▶ [TEXT]:
Studio album by Pusha T
- Released: April 22, 2022
- Recorded: 2020–2022
- Length: 35:47
- Labels: GOOD; Def Jam;
- Producers: 88-Keys; BoogzDaBeast; FnZ; Kanye West; Labrinth; Luca Starz; Pharrell Williams; Ojivolta; ThaMyind;

Pusha T chronology
| Daytona (2018) | It's Almost Dry (2022) | Let God Sort Em Out (2025) |

Singles from It's Almost Dry
- "Diet Coke" Released: February 8, 2022; "Hear Me Clearly" Released: March 3, 2022; "Neck & Wrist" Released: April 6, 2022; "Scrape It Off" Released: May 10, 2022;

= It's Almost Dry =

It's Almost Dry is the fourth studio album by American rapper Pusha T. It was released on April 22, 2022 by GOOD Music and Def Jam Recordings, as his final album with both labels. Guest appearances include Kanye West, Jay-Z, Pharrell Williams, Kid Cudi, Lil Uzi Vert, Don Toliver, Nigo, Labrinth, and Malice. West and Williams also served as executive producers, with Williams producing six tracks, West producing five, and the pair producing one track together ("Rock N Roll"). The album also includes production from Labrinth, Ojivolta, FnZ, BoogzDaBeast, Luca Starz, and ThaMyind.

It's Almost Dry received widespread critical acclaim from music critics, with some comparing it to Pusha T's previous album, Daytona. It debuted at number one on the US Billboard 200 chart, earning 55,000 album-equivalent units in its first week.

==Background==
On April 19, 2022, Pusha was interviewed by Rolling Stone, in which he explained the meaning of the album title, saying,

I'm always creating a masterpiece and in the creation of that in terms of a painting, you end up telling people while they waiting on it, 'It's almost dry,' because they're always asking, 'When will it be done?' And you have to wait on masterpieces. Also in drug culture, a lot of times you'll have people waiting on the product and it's not dry yet. You can come get it when it's dry.

==Release and promotion==
On April 19, 2022, Pusha officially shared the album's cover art and revealed its tracklist. On April 22, 2022, the same day the album was released, Pusha appeared as a musical guest on The Tonight Show Starring Jimmy Fallon and held an album listening party in New York City, titled Cokechella. On January 24, 2022, he shared an image of American singer Lana Del Rey with her face seemingly obscured by a pile of cocaine. He later revealed that he posted the image with the belief that he and the singer talk about similar subjects in their music. According to Pusha, Del Rey's label contacted him shortly after, to request him getting on a remix. The day before the image was posted, Pusha had previewed new music in Paris, with several snippets showing up on various celebrities Instagram stories. On January 28, 2022, Pusha shared a post on Instagram of a contract indicating him signing off on Def Jam Recordings, writing that "some people call you their brother, other people show you you're brothers". In the post, he also expressed his gratitude to fellow American rapper and one of the producers involved in the album, Kanye West, with saying "Thanx Yezos", a play on the name of Amazon founder Jeff Bezos, a moniker also used to reference West in the lyrics of certain songs on the album. Pusha's manager, Steven Victor, confirmed that It's Almost Dry was set to be his last album under the Def Jam label and that he now owns his masters because of West. On April 18, 2022, Pusha announced that a public listening party would be held in New York that same week. Later that day, he officially announced the album's release date while sharing a snippet from the then-unreleased song "I Pray for You." The album ended up leaking on the same day, four days before its official release.

▶ [PROVIDED MATERIAL]:
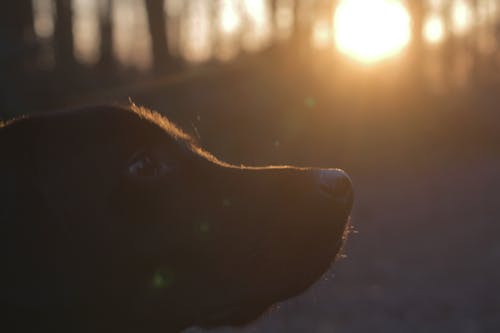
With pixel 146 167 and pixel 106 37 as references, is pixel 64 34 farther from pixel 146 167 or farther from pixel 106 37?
pixel 146 167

▶ [DIRECTIVE]:
According to the album article, what was the name of the New York City listening party held on the day the album came out? Answer from the album article only, not the material.

▶ [WRITTEN ANSWER]:
Cokechella.